How It Feels To Stutter

How It Feels To Stutter

Out of the mouths of babes – Inspiration from Robyn Fielding Aged 8

A reminder of the simplicity of understanding our ‘inner landscape,’ a landscape that we as coaches navigate through our Coaching and NLP processes

 
Here at Simply Changing, we always say that Coaching with NLP gives us communication skills that go beyond words.  What we experience on the inside is what matters, and NLP allows us to work really effectively with the inner experience that, as we say, goes beyond words. 
 
Here’s an example.  When I think of chocolate, I think of the delicious smell.  I know the quality of chocolate from how much cacao there is. Detecting notes of cacao for me is like following a rich dark river as it falls, thickly, into a tropical pool.  If my chocolate is good quality, then I’m in the pool.  If the chocolate is a mainstream bar like a KitKat or a Bounty, delicious nonetheless, then I am in a different place, it’s no longer a river, rich and dark.  This chocolate takes me to a place that is fun and sweet, light and cooler.  
 
On a recent Friday morning, I was listening to Radio 2 were I heard a fabulous story by Robyn Fielding who is a finalist in the 2015 short story competition, 500 words.  She is 8 years old and she has written a fabulous story about how stuttering feels on the inside. 
 
Enjoy this and as you do, stay curious as to how your Coachees' experience things in their 'inner landscape.' 
 
The word that wouldn’t come out by Robyn Fielding aged 8
 
I am a word.
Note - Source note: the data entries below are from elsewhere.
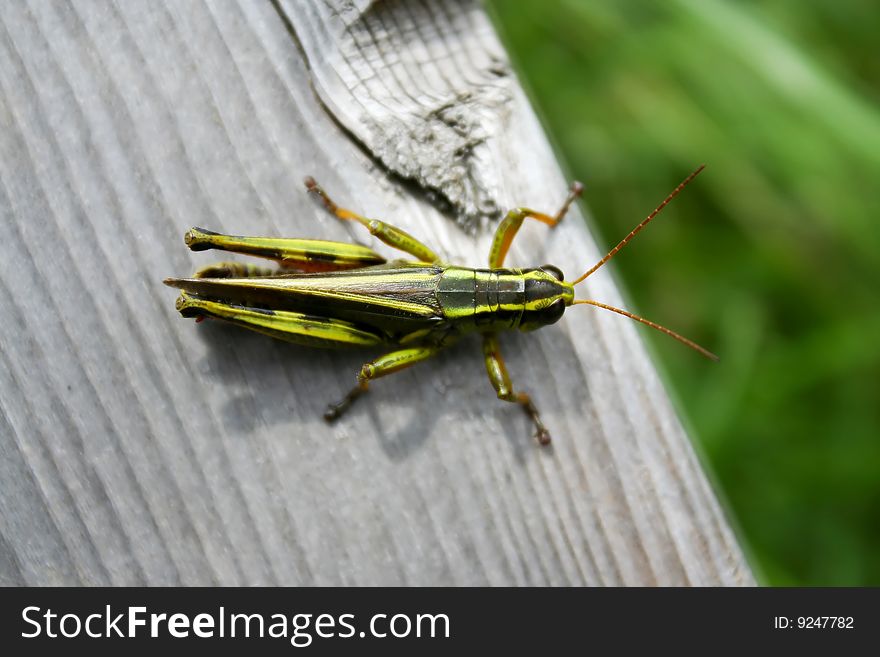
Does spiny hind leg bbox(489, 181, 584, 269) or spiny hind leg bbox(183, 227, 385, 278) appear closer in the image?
spiny hind leg bbox(183, 227, 385, 278)

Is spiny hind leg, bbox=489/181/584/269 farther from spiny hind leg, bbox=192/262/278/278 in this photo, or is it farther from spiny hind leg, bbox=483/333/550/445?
spiny hind leg, bbox=192/262/278/278

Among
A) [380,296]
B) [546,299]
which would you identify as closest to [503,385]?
[546,299]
An ordinary, plain, word. I am the word “and”, I told you I was nothing important. I live inside a brain, owned by an 8 year old girl called Bella. You might not know this but all words live in a brain pond. A brain pond is like a normal pond except there are no fish, there are only words instead. The pond in Bella’s head is very cramped, because she reads a lot. There are always words falling in our pond, like rain. When she’s is reading a good book the words come down like hailstones. Me and my friend “the” like to swim together, because we’re the same size, and we like to avoid big words like “because” and “explosion”, everyone tries to avoid crashing into words like “supercalifragilisticexpialidocious”.
 
Bella’s brain pond is extremely comfy in comparison to most other peoples, so some of the words don’t want to come out, including me. This means Bella stutters. The big, squishy, slimy thing comes from Bella’s mouth fishing for certain words and sometimes it pulls me out. Bella calls it a tongue. There are these big white guards just before the exit and that’s where I like to hide. Bella’s tongue wants to push me out, except I don’t want to go out. I like to hide behind the big square guards right at the back. Sometimes she finds me there and gets the first bit of me out, but then I dart back in again and hide behind the pointy ones right in the middle. Bella tries again but I hide behind the rectangular ones at the front. That means that Bella sounds like this “a….a….a….a”.
 
When I am being really tricksy and good at hiding Bella takes a deep breath and it gets really windy. I try my best to cling on to the guards in front of me but it’s too hard and I get sucked to the very back of Bella’s mouth. By this time all the other words in the sentence are getting angry and try to push me out. “The” says “come on we’re getting impatient”, “is” says “get out of here”, and “story” says “hurry up slow coach”. I argue with them and the wind gets stronger and stronger until eventually Bella breaths out, the words behind me push too hard, and I come exploding out like a bullet
 
….”and this is the end of the story”
 
Isn’t that fabulous!!!
 
A big thank you to Robyn for this wonderful story which reminds us of how important it is to explore the 'inner landscape', through submodalities.